And here I thought New York was still all about the old school. Turns out that I heard what’s his name moaning”this is how you remind me” about a million times – hey, I can get that stuff in the backwoods, Deliverance-style of Pittsburgh; where’s all the fresh jams?


And what the hell is this”H to the izzo” stuff all about? Is it anything like a Snoop Dogg snippet I heard a while back:”You can’t [edit] with Death Rizzo?”


DeathRizzo: <—Gangsta rappa.


Although, in fairness, I did hear Linkin Park’s”In The End” two or three bazillion times.


From The Residence Inn to The Days Inn to Howard Johnson’s, I’ve stolen, er -“liberated” – enough soap and complimentary sugar packets to outfit an entire PTQ. Now I have sugar for your coffee, mints to eliminate your nasty coffee breath, and tiny bars of soap for your general hygienic needs.


I’m like the Swiss Army Knife of Magic.


Overheard at a future PTQ:


“Anyone have an Ace bandage?”


Ask DeathRizzo.


“No one ever has a map of Ancient Greece when you need one!”


Ask DeathRizzo.


“All right, who’s got a curling iron?”


You get the picture.


At Aaron’s going-away party, Dan Silberman turned to me out of the blue said”You should write a novel.” I’m still reeling from the sheer absurdity of that statement. And not”absurd” as in”loony,” I mean absurd as in”Waiting for Godot,””Zoo Story,” and”The Dumb Waiter.” That kind of absurd. And hey, I’m going to Maine, home of Stephen King – king of the absurd if there ever was one. And he plays Magic, too.


Okay, he doesn’t… But I could’ve let it go and you might have believed me.


When I and the wifey and the kidsies arrived at the Hojo’s in Maine, we figured we’d live it up. After all, we brought a pocketful of money for the trip – the tolls, ya know. Livin’ it up equated to ordering room service from…


“Hey, honey, we done sold the house and got all this money now – what d’ya’ say we live like them rich people do on those TV shows you watch?”


“You mean like a nice five-star place?”


“Hells yes… Friendly’s!”


I am such white trash. Why Jerry Springer hasn’t asked me on yet is a question for the ages.


Aaron and The Bag also noted that I could fill the role of The Andy Rooney of Magic quite well. Picture Andy’s big ol’ melon staring at you from 20/20 or Nightline or whatever show he’s on and saying:”Y’ever notice how annoying Net Decks are?”

__Dataset excerpts__:
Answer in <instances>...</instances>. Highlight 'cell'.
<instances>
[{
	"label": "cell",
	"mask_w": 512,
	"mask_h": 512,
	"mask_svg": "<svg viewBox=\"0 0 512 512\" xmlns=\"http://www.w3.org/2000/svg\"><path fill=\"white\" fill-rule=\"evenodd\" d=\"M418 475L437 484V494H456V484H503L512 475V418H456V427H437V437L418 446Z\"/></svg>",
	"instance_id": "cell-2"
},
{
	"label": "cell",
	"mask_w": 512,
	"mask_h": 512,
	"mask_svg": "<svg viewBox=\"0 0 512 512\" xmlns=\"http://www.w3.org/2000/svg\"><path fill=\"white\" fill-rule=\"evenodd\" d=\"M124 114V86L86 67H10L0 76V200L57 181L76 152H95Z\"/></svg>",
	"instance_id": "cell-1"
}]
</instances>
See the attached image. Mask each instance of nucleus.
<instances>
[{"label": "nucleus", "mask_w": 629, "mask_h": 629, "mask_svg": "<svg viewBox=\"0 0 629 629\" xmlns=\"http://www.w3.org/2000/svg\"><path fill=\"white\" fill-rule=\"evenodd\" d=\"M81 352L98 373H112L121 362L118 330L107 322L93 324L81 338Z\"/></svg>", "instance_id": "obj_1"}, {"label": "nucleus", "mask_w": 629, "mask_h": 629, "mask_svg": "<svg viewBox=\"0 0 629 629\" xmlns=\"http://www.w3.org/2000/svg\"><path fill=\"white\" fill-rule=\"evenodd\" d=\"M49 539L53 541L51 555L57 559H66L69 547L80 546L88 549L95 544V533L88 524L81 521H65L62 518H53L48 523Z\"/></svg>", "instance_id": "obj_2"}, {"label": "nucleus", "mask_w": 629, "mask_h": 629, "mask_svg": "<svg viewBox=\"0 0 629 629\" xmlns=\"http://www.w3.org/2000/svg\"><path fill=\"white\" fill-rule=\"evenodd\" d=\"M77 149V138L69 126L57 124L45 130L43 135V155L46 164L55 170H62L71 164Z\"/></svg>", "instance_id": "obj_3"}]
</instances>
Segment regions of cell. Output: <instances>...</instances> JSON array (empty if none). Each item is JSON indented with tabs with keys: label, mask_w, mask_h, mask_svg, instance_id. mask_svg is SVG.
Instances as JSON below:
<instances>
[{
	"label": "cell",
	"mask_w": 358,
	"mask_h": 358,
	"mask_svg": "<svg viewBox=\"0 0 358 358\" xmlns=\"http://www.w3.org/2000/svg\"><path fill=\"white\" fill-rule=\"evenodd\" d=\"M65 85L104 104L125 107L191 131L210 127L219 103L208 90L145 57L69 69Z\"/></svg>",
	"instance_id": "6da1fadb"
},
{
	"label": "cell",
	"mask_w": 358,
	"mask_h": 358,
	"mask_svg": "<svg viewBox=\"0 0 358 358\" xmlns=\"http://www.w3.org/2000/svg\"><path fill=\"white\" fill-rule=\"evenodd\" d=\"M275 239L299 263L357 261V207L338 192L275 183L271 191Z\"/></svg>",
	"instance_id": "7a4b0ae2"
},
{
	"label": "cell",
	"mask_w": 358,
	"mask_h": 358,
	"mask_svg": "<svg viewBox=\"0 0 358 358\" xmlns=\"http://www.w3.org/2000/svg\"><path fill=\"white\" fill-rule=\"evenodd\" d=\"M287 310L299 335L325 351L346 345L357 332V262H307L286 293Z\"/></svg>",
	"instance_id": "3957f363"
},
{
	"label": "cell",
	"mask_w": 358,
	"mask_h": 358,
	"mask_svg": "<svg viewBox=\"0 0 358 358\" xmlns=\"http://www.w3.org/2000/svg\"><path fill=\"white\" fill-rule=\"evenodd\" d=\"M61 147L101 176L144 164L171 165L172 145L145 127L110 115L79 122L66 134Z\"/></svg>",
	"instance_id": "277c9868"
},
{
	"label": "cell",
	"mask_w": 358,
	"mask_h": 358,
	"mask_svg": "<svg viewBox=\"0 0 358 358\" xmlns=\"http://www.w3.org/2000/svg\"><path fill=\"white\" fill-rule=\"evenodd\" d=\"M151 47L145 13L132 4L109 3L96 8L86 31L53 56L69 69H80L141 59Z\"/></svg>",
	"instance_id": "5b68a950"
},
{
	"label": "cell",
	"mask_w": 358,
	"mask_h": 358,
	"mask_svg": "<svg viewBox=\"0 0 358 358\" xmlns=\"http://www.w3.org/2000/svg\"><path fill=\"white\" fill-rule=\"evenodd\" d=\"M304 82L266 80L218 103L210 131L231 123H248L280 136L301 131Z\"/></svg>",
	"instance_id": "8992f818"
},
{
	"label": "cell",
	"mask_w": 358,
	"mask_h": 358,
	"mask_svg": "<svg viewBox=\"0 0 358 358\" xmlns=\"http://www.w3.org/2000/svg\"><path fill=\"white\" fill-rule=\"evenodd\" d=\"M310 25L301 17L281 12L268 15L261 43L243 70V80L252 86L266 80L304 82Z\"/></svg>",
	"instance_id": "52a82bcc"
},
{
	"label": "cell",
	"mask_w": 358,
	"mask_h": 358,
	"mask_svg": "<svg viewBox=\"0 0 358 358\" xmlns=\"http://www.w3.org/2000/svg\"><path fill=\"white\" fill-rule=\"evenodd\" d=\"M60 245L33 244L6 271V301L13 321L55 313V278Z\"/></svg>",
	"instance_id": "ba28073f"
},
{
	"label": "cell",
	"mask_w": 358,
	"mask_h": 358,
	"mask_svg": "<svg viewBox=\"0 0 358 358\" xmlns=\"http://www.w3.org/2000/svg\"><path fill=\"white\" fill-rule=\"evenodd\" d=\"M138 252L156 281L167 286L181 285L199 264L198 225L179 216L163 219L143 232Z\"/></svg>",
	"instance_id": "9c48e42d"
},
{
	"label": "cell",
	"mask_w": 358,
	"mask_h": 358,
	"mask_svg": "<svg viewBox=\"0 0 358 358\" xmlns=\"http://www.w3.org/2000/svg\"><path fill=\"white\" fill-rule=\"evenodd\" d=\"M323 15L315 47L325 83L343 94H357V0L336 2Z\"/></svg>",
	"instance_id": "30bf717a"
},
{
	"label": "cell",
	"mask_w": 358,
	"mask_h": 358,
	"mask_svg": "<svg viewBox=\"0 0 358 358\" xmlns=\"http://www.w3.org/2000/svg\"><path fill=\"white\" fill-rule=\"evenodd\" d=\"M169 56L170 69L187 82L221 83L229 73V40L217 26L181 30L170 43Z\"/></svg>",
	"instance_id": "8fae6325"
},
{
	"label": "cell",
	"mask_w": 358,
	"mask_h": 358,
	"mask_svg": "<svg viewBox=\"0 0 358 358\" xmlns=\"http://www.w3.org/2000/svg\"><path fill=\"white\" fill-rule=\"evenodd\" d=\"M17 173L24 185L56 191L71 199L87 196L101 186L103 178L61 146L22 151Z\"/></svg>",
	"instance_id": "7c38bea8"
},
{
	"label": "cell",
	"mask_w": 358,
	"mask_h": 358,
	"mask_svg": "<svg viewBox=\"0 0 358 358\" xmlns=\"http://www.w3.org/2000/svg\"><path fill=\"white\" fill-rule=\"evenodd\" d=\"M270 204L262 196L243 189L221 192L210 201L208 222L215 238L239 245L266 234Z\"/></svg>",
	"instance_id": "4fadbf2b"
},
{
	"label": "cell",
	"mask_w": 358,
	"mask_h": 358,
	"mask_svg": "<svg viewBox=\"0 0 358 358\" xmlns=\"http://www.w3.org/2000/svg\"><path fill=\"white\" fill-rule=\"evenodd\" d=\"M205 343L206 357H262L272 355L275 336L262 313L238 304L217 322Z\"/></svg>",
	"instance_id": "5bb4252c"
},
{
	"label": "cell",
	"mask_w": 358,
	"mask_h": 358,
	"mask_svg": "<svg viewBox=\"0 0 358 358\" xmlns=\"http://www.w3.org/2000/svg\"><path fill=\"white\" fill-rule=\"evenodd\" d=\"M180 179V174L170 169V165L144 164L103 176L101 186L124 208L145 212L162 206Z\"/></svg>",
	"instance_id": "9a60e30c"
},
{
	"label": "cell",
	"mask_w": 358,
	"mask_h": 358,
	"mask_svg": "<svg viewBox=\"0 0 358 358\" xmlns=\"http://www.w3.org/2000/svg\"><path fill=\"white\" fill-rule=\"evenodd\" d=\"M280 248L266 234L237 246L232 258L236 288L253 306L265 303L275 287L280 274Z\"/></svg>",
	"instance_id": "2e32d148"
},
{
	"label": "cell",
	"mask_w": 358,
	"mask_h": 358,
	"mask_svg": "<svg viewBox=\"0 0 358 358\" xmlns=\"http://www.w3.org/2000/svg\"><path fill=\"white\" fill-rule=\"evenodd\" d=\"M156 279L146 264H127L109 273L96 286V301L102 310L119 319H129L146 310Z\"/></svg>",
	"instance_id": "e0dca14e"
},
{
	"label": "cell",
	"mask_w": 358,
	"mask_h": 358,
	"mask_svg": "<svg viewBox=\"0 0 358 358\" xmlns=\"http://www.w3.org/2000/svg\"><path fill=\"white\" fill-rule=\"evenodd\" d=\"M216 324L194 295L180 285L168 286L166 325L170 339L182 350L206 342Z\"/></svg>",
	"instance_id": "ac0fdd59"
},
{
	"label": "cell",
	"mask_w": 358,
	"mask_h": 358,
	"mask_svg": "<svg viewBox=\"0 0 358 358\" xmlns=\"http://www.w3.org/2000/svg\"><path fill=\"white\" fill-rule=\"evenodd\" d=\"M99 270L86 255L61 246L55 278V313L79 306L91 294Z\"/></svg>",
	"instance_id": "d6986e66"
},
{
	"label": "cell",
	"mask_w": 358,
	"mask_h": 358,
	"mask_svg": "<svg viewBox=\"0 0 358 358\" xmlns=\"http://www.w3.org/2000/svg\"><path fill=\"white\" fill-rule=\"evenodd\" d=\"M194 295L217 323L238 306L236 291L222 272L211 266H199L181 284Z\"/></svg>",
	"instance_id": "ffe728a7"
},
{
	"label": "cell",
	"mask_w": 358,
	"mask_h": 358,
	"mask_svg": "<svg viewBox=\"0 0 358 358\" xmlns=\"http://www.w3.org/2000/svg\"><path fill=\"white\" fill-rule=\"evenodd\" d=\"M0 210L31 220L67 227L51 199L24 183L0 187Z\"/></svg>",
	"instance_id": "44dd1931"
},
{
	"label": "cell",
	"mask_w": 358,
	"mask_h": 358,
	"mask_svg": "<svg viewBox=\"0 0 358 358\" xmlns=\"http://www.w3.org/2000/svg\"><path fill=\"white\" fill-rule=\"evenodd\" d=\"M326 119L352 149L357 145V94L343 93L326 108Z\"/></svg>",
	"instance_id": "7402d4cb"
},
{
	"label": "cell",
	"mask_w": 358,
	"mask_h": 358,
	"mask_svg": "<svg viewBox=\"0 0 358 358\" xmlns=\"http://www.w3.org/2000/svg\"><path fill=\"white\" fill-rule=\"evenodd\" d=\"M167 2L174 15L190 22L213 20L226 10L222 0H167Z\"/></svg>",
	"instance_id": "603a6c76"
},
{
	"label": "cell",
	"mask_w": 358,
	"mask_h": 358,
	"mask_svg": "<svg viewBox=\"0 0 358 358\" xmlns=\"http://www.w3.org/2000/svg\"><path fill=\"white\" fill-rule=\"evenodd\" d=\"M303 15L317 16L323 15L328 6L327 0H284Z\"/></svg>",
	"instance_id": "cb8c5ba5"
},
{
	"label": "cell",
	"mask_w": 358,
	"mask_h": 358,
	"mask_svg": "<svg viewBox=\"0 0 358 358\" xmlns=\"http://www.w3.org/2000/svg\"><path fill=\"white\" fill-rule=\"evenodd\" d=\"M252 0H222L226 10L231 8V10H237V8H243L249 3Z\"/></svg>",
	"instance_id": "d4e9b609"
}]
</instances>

__Exercise A__: According to the Magic column, which Linkin Park song did the writer hear two or three bazillion times?
__Exercise B__: Restate the paragraph of the Magic column that begins "From The Residence Inn to The Days Inn" in a single shorter sentence that keeps its main facts.
__Exercise C__: Write the next part of the Magic column, beginning right after its final sentence.
The records have no connection to the Magic column.

__Answer box A__: "In The End."

__Answer box B__: The writer has taken enough soap and complimentary sugar packets from The Residence Inn, The Days Inn, and Howard Johnson's to outfit an entire PTQ, and can now offer sugar for coffee, mints for coffee breath, and small soap bars for hygiene.

__Answer box C__:
Nah, I don’t have as much ear hair as Andy. And I’ve yet to achieve the ultimate fashion accessory like our man Uncle A – the unibrow. But I’m trying.


Oh, and all of the rooms have had cable – thus, it’s clicker heaven all up in here.


Hey, let’s watch”Jaws,””The Faculty,” and”Crocodile Dundee” at the same time!


If I was ever in danger of falling off the anti-TV wagon, three nights in hotel rooms with cable put my ass right back on.


After all, I’m the 40th best Limited player in Maine.


But the next event I’ll be able to attend is States, which is definitely not Limited, which may or may not mean that I’ll be able to sit on said Limited rating until the next round of byes for the next Grand Prix are tabulated – and I’ll still be well over a hundred points from getting even one measly bye.


Guess I’ll just have to win States, just like everyone at CMU told me I should. Except Aaron, of course, who is bound by some Omerta-like code on silence now that he works for Wizards. Ergo:


“Hey, Erin Brockovich, d’ya think there will be lots of Finkels at States?”


No comment.


“Yo, Eron the Relentless, is Crypt Keeper better than Cremate?”


No comment.


WIZARDS IS THE DEVIL!


I’m sure he would’ve told me to play Rebels, though, since it worked for Turian so well last year.


White Weenie is still a front runner, but from up in where comes a Nate Heiss/Mike Flores deck for consideration. Yes, it kills White Weenie dead, which is times that are good for small and unimportant Caucasians, and it also doesn’t mind seeing cards that say”counter target whatever you do.”


All I can say at this juncture (which involved playing against the deck a total of one time and goldfishing it a total of six or seven times) is that is uses… Drumroll please…


Millikin.


Shocker, huh?


No, it doesn’t use Shocker, it uses Millikin, Sorry for the confusion.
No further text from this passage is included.